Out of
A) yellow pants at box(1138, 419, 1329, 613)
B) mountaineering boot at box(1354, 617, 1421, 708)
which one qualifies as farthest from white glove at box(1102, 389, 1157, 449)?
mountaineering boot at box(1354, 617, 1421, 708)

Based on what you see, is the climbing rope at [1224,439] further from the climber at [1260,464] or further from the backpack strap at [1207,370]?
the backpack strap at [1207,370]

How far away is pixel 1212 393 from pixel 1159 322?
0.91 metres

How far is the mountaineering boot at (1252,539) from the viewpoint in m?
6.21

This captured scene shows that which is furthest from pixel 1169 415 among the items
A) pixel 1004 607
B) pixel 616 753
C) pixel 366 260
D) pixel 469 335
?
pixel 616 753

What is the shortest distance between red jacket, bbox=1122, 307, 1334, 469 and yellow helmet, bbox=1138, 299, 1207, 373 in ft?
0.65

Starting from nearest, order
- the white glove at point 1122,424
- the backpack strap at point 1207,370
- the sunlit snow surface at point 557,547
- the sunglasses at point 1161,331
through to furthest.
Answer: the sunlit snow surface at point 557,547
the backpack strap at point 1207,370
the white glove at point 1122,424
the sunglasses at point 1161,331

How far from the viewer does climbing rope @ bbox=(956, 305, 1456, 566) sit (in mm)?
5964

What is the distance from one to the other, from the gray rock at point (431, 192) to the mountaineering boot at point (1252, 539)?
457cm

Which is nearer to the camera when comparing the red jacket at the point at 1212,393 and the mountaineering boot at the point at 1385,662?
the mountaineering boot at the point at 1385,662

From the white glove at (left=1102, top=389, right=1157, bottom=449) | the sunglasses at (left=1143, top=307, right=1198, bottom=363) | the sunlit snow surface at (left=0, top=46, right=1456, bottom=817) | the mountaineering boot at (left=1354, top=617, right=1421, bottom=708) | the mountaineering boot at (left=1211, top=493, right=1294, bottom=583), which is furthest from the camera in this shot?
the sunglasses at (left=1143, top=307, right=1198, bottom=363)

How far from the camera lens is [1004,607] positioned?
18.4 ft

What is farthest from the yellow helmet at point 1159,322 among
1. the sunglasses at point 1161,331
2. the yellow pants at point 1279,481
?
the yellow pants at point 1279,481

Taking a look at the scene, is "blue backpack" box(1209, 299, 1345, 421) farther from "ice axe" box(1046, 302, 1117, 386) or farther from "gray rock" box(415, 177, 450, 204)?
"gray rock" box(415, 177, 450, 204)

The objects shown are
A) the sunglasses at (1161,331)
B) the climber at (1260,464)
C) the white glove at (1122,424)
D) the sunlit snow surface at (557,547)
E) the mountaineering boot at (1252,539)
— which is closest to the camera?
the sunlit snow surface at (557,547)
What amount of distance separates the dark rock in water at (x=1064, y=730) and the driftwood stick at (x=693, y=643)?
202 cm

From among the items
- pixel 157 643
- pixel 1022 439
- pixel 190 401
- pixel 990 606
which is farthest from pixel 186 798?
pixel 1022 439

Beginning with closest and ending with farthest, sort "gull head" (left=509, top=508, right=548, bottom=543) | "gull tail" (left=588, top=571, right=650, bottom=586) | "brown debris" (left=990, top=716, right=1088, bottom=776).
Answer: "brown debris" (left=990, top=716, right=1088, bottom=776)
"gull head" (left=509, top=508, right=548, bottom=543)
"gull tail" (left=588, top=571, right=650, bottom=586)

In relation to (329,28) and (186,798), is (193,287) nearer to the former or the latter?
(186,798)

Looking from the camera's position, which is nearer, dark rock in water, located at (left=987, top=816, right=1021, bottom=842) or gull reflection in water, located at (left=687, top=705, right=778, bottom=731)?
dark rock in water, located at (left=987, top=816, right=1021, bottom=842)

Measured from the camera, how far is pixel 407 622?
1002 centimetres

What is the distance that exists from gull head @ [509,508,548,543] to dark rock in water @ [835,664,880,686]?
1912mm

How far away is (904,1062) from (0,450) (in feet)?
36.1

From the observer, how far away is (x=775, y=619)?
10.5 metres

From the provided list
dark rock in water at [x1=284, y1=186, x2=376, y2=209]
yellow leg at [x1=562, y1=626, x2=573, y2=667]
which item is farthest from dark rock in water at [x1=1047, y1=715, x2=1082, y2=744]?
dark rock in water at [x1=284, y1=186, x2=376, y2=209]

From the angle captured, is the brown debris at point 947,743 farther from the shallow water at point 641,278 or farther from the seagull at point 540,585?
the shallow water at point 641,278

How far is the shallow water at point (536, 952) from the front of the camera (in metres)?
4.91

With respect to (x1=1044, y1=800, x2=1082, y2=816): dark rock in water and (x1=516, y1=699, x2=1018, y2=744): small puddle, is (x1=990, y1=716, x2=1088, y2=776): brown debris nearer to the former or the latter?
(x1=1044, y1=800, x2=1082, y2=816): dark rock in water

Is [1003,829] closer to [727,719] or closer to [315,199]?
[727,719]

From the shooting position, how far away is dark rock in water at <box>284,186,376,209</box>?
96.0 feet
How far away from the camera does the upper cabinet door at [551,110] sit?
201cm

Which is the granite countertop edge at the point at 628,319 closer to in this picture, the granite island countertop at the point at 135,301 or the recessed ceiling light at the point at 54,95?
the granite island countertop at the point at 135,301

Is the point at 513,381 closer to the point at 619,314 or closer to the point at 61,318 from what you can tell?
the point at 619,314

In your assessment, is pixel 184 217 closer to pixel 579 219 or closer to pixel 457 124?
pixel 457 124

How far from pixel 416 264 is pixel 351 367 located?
····················
**TASK OBJECTIVE**
Please rewrite the lines starting at the one containing "From the shooting" and ending with the last line above, swapping "closer" for "nearer" and leaving everything else unchanged.

**TASK SOLUTION**
From the shooting position, how far away is dark rock in water at <box>284,186,376,209</box>?
96.0 feet
How far away from the camera does the upper cabinet door at [551,110] sit?
201cm

Which is the granite countertop edge at the point at 628,319 nearer to in this picture, the granite island countertop at the point at 135,301 or the recessed ceiling light at the point at 54,95?
the granite island countertop at the point at 135,301

Is the point at 513,381 nearer to the point at 619,314 or nearer to the point at 61,318 from what you can tell?
the point at 619,314

In your assessment, is pixel 184 217 nearer to pixel 579 219 or nearer to pixel 457 124?
pixel 457 124

How far from pixel 416 264 is pixel 351 367 located?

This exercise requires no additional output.